Par son envergure, la détermination dont ont fait montre les dizaines de milliers de marcheurs et les slogans répétés à l’unisson, la marche d’hier aura été une réponse patente et sans appel aux détracteurs du hirak qui ont tenté vainement d’organiser la veille une procession de “soutien à l’armée, son chef d’état-major et en faveur de la tenue de l’élection présidentielle prévue le 12 décembre”. 
Elle s’est voulue également un gage de soutien aux détenus d’opinion et aux activistes arrêtés la veille pour avoir chahuté la marche de l’obédience à la feuille de route du pouvoir en place. 
Autant dire que ce 39e acte de mobilisation citoyenne contre le régime politique et ses velléités de se régénérer à travers une élection présidentielle dont il détient le champ de manœuvre a été l’un des grands moments du hirak à Constantine. Car, au-delà de la forte mobilisation citoyenne de toutes les catégories sociales et générationnelles, ceux que l’on pensait intimidés par la brutalité de leur arrestation la veille étaient aux premiers rangs pour dire leur détermination, exprimée depuis le 22 février dernier et jeudi dernier notamment, d’en découdre avec le système. Une marche qui s’est ébranlée donc dès 14h depuis la place mitoyenne avec le centre culturel Mohamed-El-Aïd-El-Khalifa et qui n’a pas cessé de grossir au fil des minutes, tellement l’afflux de citoyens des quatre coins de la wilaya était ininterrompu. Les slogans désormais repris aux quatre coins du pays sont scandés par les milliers de personnes composant la procession interminable entre le boulevard Belouizdad et l’avenue Abane-Ramdane, sur un parcours d’un kilomètre environ. Une marche qui s’immobilisait parfois en raison de la marée humaine qui continuait d’affluer en se faisant, dans sa mobilité, l’écho des slogans provenant du cœur de la procession. Des slogans tous tournés vers un rejet catégorique de l’échéance électorale du 12 décembre prochain, le départ de toutes les figures du système politique en place, l’indépendance de la justice, la libération des détenus d’opinion et des activistes du hirak emprisonnés et surtout l’instauration d’un État civil.

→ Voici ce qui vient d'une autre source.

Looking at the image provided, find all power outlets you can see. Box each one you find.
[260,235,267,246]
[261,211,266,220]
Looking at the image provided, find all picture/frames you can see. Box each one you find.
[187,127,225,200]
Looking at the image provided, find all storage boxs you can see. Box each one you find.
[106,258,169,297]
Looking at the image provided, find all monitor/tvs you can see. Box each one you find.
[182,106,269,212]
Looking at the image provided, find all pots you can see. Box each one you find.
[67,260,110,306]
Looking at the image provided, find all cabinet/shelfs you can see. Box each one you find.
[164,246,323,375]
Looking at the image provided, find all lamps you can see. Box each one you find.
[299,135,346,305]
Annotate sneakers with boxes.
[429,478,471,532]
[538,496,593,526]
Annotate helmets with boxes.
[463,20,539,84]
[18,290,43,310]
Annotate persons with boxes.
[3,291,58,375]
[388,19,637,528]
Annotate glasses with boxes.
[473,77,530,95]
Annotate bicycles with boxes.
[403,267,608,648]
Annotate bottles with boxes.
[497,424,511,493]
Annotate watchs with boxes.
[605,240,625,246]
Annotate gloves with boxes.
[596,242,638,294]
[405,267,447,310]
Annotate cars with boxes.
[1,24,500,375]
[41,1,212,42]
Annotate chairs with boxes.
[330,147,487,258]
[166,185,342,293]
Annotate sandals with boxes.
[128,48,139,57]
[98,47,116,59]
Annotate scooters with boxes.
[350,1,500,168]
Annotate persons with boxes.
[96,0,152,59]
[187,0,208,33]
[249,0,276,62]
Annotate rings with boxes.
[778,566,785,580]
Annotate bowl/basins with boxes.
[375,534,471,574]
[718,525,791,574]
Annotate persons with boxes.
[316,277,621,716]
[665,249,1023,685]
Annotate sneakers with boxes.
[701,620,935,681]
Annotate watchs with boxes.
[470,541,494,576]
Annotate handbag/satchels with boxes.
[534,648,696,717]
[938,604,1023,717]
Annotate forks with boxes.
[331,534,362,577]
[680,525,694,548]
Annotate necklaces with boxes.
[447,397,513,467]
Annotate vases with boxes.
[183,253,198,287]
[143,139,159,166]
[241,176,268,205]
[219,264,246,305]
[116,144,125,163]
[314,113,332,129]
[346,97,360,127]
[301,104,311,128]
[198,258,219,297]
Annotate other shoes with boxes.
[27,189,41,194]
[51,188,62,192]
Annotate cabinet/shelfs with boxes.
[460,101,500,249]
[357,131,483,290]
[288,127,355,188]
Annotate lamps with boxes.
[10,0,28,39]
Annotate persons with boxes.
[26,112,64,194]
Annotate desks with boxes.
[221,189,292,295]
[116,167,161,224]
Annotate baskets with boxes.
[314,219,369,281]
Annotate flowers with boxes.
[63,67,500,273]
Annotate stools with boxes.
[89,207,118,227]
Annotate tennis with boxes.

Et, au-delà, la participation massive d’universitaires et d’intellectuels de la ville de Constantine à cette marche était motivée pour bon nombre d’entre eux par une indignation collective vis-à-vis d’une figure présumée de la communauté universitaire de la ville de Constantine, qui s’est exprimée récemment sur les ondes d’une radio nationale, réduisant la mobilisation des Constantinois à une trentaine de personnes qui sortent chaque vendredi et que la presse amplifiait faussement. 
Il s’agit de l’historien présumé Abdelmadjid Merdaci et non moins père de l’ex-ministre de la Culture du gouvernement intérimaire de Noureddine Bedoui. Cela étant, la marche d’hier, vendredi, à Constantine témoigne pour la 39e fois que les propos de “l’historien présumé”, tel que qualifié par des universitaires de sa génération, sont infondés. Autant dire qu’en termes d’enseignements et de messages, cette trente-neuvième marche du vendredi à Constantine, à l’instar de la dynamique qui s’est installée dans le pays depuis le 22 février dernier, renseigne indubitablement sur la foi profonde d’un peuple qui n’est pas près de faire marche arrière.